The comment issue is a toughie. It does feel like a popularity contest, or an obligation some times.
I blog about what I think my family would be interested in seeing, and what I want to document for later. 99% is probably boring as can be to people who don't know us. But I can't let that stop me :)
You are right, this time time goes by so fast, and then it's gone. We have to enjoy it, and document the hell out of it, right?

Elle*Bee said...

I'm not a comment hound so it doesn't bother me if I get 1 comment or 10. Now if I get zero, I might start to wonder....

My mommy blog can be boring at times. So can my life. Big deal. That's not a complaint, actually. I've had drama in my life. I rather embrace the mundane.

I do try to check out the blogs of people who might leave a comment on mine. If I like theirs, I'll check in regularly (if not daily, then every other day), and I do try to leave a little comment if only to let them know I was there.

That said, not every blog that captures my interest keeps me entertained over the long haul, so they may drop off my faves list to be replaced with someone new. I can be fickle that way.

All told, I usually follow maybe 10 or 12 blogs at a given time. I read quickly and type quickly so that's manageable for me. It's okay that I'm not popular.

As for why I blog, it's mostly for the camaraderie and the just getting the words out there helps me process info sometimes. I really should find a way to archive or backup my blog to a CD-ROM.

Kailani said...

What a great looking family! You're daughter will one day be a great photographer. Your photo is centered! LOL!

kailani
An Island Life

Stephanie said...

I can totally relate with this post. I started blogging as a journal for myself and also for my family to watch our kids grow up.

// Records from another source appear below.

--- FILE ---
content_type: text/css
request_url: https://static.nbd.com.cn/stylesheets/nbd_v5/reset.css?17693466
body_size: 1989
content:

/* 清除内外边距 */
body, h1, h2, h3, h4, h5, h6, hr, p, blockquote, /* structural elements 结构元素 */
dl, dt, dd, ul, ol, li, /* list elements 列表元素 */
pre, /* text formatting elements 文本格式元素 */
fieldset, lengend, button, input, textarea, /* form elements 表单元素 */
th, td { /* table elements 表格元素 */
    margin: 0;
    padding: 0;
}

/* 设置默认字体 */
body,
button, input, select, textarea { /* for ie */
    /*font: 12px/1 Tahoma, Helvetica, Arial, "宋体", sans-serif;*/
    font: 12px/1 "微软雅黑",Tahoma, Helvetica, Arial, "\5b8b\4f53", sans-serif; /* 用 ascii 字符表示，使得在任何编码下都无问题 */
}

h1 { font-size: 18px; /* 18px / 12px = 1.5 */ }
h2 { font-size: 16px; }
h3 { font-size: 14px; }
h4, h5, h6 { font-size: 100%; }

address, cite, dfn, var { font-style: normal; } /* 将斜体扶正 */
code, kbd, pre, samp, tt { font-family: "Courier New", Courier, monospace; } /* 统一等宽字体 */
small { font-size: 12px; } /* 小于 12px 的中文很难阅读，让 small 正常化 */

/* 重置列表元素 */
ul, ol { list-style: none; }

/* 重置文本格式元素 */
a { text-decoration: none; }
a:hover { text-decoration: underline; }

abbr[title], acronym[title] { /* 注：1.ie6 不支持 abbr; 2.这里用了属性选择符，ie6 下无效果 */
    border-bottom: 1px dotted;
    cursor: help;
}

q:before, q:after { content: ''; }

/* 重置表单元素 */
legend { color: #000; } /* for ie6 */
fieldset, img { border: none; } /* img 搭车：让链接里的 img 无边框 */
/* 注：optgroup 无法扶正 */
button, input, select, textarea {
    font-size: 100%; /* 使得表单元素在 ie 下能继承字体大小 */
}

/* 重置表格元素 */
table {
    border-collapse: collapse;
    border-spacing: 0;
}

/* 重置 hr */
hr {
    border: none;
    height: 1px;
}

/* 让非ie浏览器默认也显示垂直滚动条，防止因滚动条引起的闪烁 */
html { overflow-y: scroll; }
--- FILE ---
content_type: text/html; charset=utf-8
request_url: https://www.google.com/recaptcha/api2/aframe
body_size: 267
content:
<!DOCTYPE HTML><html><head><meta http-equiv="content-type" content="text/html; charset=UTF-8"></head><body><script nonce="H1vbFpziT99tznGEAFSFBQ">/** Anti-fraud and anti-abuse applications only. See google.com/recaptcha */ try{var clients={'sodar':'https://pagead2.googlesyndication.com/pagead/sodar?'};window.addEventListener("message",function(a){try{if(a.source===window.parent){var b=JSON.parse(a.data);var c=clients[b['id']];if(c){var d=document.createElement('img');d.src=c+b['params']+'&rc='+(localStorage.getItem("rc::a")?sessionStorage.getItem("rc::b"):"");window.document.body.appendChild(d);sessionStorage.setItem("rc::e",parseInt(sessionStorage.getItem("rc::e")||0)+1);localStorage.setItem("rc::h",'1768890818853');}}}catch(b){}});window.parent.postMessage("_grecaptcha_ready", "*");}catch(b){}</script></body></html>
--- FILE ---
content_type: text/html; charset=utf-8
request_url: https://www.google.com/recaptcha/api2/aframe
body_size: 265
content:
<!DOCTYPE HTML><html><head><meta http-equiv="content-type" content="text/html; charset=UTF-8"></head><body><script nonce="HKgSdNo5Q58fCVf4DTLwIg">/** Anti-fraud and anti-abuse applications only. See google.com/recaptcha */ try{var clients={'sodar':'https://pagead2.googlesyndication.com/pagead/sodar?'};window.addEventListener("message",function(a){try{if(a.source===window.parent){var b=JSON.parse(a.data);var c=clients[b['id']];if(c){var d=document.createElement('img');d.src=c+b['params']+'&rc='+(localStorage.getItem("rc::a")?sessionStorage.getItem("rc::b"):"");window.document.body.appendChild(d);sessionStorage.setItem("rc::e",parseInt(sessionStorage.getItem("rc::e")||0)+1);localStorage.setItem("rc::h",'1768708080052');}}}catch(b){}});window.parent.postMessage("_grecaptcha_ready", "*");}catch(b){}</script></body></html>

I get a few comments - sometimes - and always love when I do. But I don't want to go out seeking them, either. Or post more of my own just so others come to mine. But that is tempting sometimes!

It could totally feel like an overwhelming popularity contest if I let it. I was quite happy to leave that behind in high school. :)

I am rambling but my main point was, "me, too!" haha. I am going to bookmark you and come back for a longer look next time. (no pressure!) hahaha

Maryam in Marrakesh said...

Wow, you really seem to have tapped into a nerve here. And I have to say that your post really made me think. Why is it that when I post, every single time I worry if anyone will like or care about what I've said. I mean, am I really so insecure? ~Sigh.

Michelle said...

Great post! I initially started blogging for friends and family to keep up with us (Kayla) and then "met" so many wonderful bloggers out there. It is nice to "meet" new people, but you're right about keeping everything in perspective!

and yes she looks adorable in the raincoat!

Unknown said...

I totally hear you on this post! When I first started blogging, I couldn't understand how some people would get upwards of 30+ comments on a post with ten words. My husband would wonder, "Why do you care?" And really, why? Although I feel like I have made some good friends, my blogging was never supposed to be a way for me to validate myself as a person. It was just supposed to be an outlet for my writing, something I've always LOVED doing and a skill I hope to make a (meager) living doing.

We've all been sucked in, but I think there comes a day when you look at your family and you say to yourself, why the heck would I spend my time at the computer when I could be enjoying my REAL life with them? It all of a sudden clicks, and blogging (the stats and comments) loses its obsessive appeal.

Sheryl said...

She is so cute!! I know exactly what you mean, I've had to take SERIOUS breaks lately because of changes in our life. Blogging comes when it comes but we can't let life pass us by.

Jen said...

Good post Tracey!!!

Anonymous said...

i'm with the rest of the commenters! you're definitely not alone here. it's funny how this sucks you right in. for a while i was obsessing about writing a post every. single. day. sometimes it feels like an unpaid job, i get so stressed. haha!

i think you're blog is great! thanks for stopping by hailey's.

it looks like we're supposed to get more nice weather the next few days, maybe we'll see you out somewhere!